What you need to do:
Please continue the passage below on cloud migration strategy, picking up right after its final sentence.

Cloud-based services have gained attention across the industries, however, the potential for increased uptake of the technology is still large. As per Gartner 2019 forecast report over the next three years, 44.6 percent of smaller organisations along with 37.7 percent of midsize and 40.4 percent of larger organisations plan to migrate to the cloud. However, ‘how to migrate to the cloud?’ is still an unanswered question for many organisations. To minimise the potential risks associated with the migration, it is important to have the right migration framework to improve the maturity level and consequently trust into legacy-to-cloud migration.
To ensure successful cloud migration, enterprises should focus on how to move to the cloud. Cloud is more than just a hosting platform and simply moving all the data to a cloud platform cannot be classified a successful migration as it is not sufficient to tap into the possibilities that a good cloud migration strategy could render. It prevents you from taking advantage of the cloud’s unique capabilities to create something entirely new, the right way. Some case studies have illustrated that having the right cloud migration strategy can be a significant differentiating factor between a successful migration vs. failure of investments.
A successful cloud migration requires the planning and execution of a comprehensive strategy that sets migration goals, creates a timeline, anticipates challenges, and defines the project’s success.

Available data:
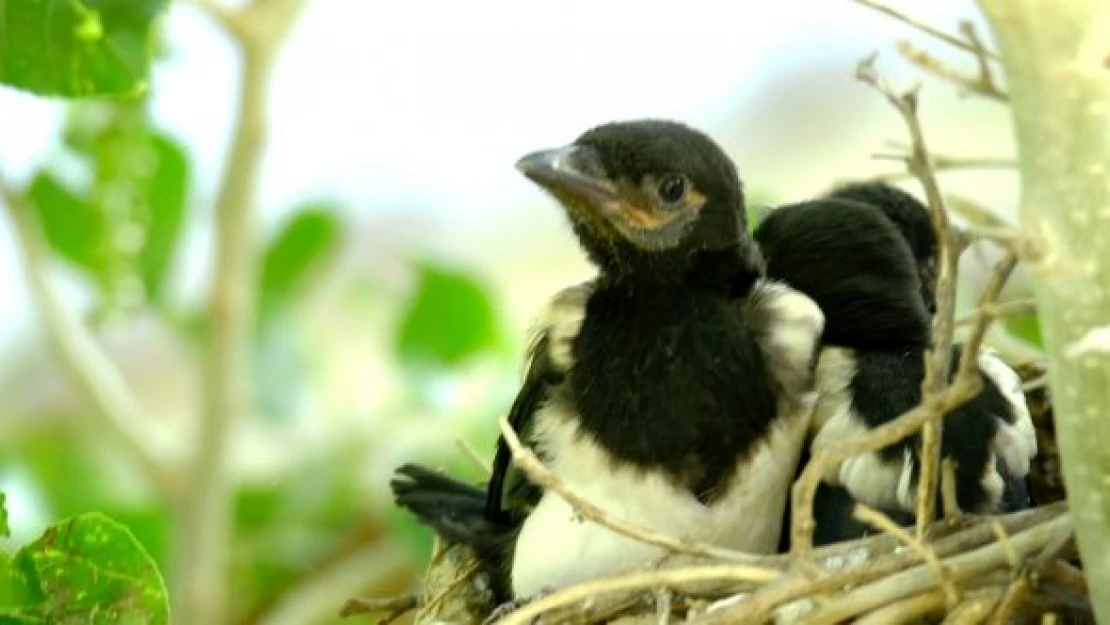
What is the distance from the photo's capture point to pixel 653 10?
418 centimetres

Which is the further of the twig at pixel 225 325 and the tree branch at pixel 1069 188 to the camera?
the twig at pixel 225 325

Answer to the problem:
Here are four important stages to ensure a fast and uneventful move to the cloud:
1. Discover- create a solid readiness analysis
A move to the cloud is far from just a technology exercise. It needs to be rooted in business outcomes and the specific objectives that the organisation wants to achieve. Gain an in-depth understanding of the IT portfolio and the dependencies between the applications. A readiness assessment provides gap analysis of the organisation and is helpful in identifying the applications ready for migration. To understand the applications and workloads that can benefit most from early migration to the cloud, carry out top down evaluation of performance, architecture, financial attributes, risks, operations, security & compliance and business criticality.
A variety of migration discovery tools and platforms are available in the market. These tools are essential because they simplify and accelerate the migration process with minimal disruption to day-to-day operations.
2. Assess- design a detailed migration plan
After successfully assessing the IT portfolio, the application complexity and potential benefits for cloud migration are finalised along with migration choice from Rehost, Replatform, Refactor, Retire, Retain or Repurchase. This is followed by establishment of a tailored assessment migration plan that weighs in the critical factors such as security, scalability, customer growth plan, high-priority business initiatives and risks, and regulations.
Determining which applications require to be moved to the cloud, the type of cloud environment, and the look of the infrastructure are key components of the strategy. For instance, some apps are perfect candidates for the cloud such as those that have a variable load, are public facing with a global reach or are planned for a near-term modernisation. While some others are simply not- those that are too hard or risky to migrate or ones that just won’t provide the return on investments. Determining this at the outset is vital to a successful migration.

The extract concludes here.